The new CEO of FTX, who has 40 years of experience in some of the biggest bankruptcies in history, including Enron's, said in court documents filed on November 17 that he had never seen anything as bad as FTX.
- FTX lacked adequate human resources, cybersecurity, accounting, and auditing teams, said Ray, who led the restructuring of Enron.
- In the court filing, Ray has uncovered four business silos as well as the software used for the concealment of misuse of corporate funds.
- The corporate funds used to buy homes and personal items in the Bahamas, the new CEO said.
- Alameda Research lent $3.3 billion to Sam Bankman-Fried and the entities he controlled.
- In a recent interview, FTX founder Bankman-Fried said the chaos could have been avoided if FTX had not declared bankruptcy.
Intentional Concealment of Finances
John J. Ray III was appointed the new chief executive of the failed exchange just before the company filed for Chapter 11 bankruptcy. He slammed his predecessor in court documents filed during the bankruptcy proceedings of the exchange. He said FTX suffered a “complete failure of corporate controls” to a degree that he had never before seen in his career.
In his efforts to restructure the company, Ray identified four “business silos” comprised of many dozens of companies lacking standard organization. “Many of the companies in the FTX Group…did not have appropriate corporate governance,” said Ray.
In addition, FTX "did not keep appropriate books and records or security controls" for its digital assets, used unsecured shared email accounts to access private keys, and cannot provide a list of those employed by the company as of Nov. 11.
Funds Were Used To Buy Personal Items
Moreover, Ray found software designed to conceal the "misuse of corporate funds," a failure to reconcile blockchain positions daily, and a lack of independent governance between Alameda and the cluster of companies that includes FTX. He said the corporate funds were used to purchase homes and other personal items for employees and advisors in the Bahamas.
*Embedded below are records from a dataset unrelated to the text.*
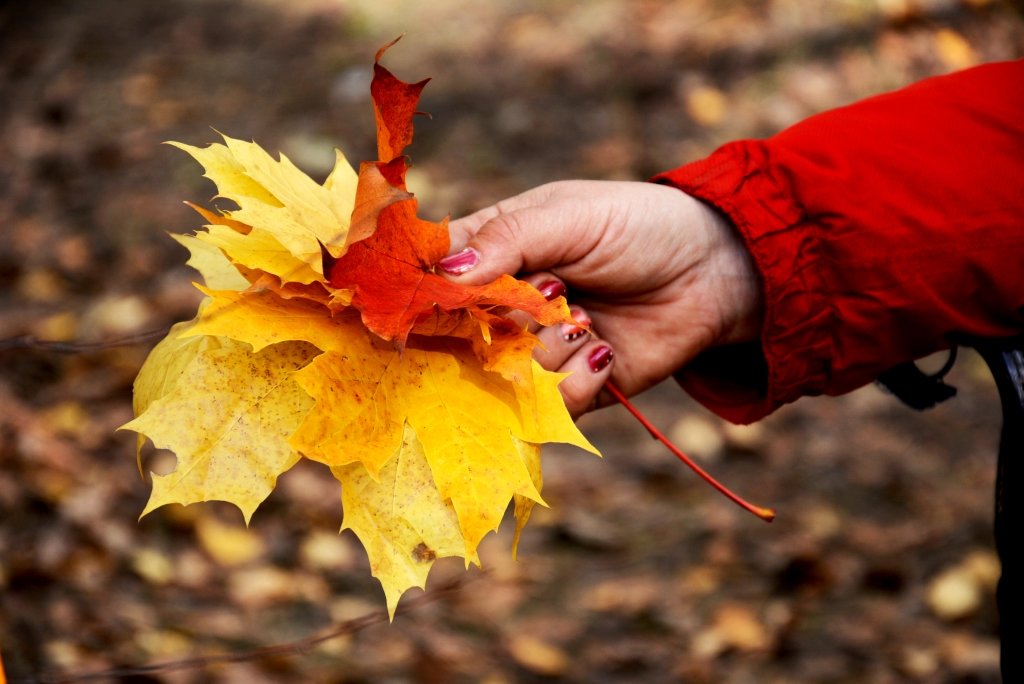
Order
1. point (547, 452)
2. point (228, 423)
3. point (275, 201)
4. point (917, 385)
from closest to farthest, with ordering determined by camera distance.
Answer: point (228, 423) < point (275, 201) < point (917, 385) < point (547, 452)

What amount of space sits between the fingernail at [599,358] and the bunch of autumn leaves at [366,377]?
283 mm

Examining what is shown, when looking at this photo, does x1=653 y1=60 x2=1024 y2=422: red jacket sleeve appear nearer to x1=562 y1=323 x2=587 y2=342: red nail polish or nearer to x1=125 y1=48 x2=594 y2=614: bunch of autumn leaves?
x1=562 y1=323 x2=587 y2=342: red nail polish

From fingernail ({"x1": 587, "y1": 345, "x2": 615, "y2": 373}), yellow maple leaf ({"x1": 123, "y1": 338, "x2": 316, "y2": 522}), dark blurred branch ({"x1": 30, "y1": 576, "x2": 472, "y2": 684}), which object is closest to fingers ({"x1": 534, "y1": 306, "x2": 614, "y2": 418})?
fingernail ({"x1": 587, "y1": 345, "x2": 615, "y2": 373})

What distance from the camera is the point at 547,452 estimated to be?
2252mm

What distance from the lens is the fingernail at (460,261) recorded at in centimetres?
103

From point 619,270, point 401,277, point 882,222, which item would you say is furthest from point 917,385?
point 401,277

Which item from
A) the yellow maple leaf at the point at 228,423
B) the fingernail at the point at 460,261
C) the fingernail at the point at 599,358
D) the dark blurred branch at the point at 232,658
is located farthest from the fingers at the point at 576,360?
the yellow maple leaf at the point at 228,423

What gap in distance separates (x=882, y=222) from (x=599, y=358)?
377 millimetres

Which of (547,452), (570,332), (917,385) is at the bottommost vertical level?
(547,452)

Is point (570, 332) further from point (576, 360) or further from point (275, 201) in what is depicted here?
point (275, 201)

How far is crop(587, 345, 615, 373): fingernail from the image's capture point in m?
1.20

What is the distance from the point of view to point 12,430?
220 centimetres

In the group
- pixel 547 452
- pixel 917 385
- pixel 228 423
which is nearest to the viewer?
pixel 228 423

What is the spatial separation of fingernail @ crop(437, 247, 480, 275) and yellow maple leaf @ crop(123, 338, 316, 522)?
237mm
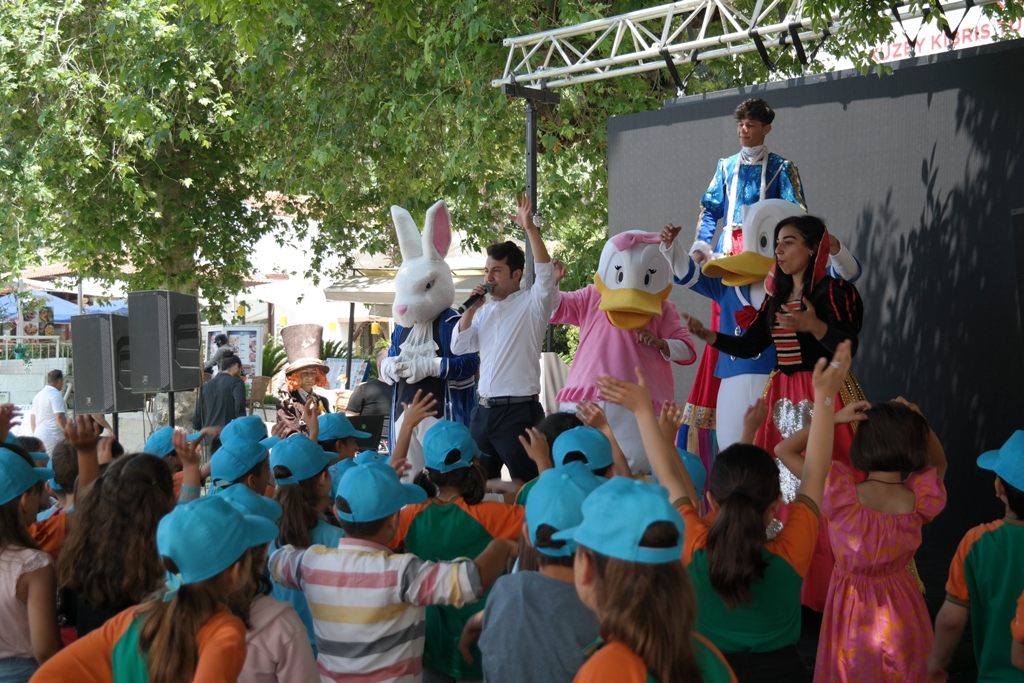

Alameda Research lent Sam Bankman-Fried and other companies under his control $3.3 billion, according to documents filed.
“Mr. Bankman-Fried, whose connections and financial holdings in the Bahamas remain unclear to me, recently stated to a reporter on Twitter: 'F*** regulators they make everything worse' and suggested the next step for him was to 'win a jurisdictional battle vs. Delaware,'” said Ray.
Bankman-Fried Shifts Blame
Amid the chaos, Bankman-Fried claimed that his biggest mistake in the debacle was his decision to file bankruptcy, which he blames on pressure from others. In a recent interview, he claimed if he hadn’t filed, “withdrawals would be opening up in a month with customers fully whole.”
The former CEO also criticized regulators, stating that they don’t differentiate between good and bad. Instead, they “make everything worse” because their method of control is “just ‘do more business’ vs ‘do less business’ and ‘put up more moats’ vs ‘put up fewer moats.’”
According to the interview, one thing he would have done differently would have been to implement “more careful accounting + offboard Alameda from FTX once FTX could live on its own.”
The Bottom Line
Ray confirmed that Bankman-Fried is currently in the Bahamas. The reorganization of FTX will challenge the new CEO as he unweaves the web of companies and hidden information. Meanwhile, crypto’s total market cap has dropped below $1 trillion in the wake of the FTX collapse.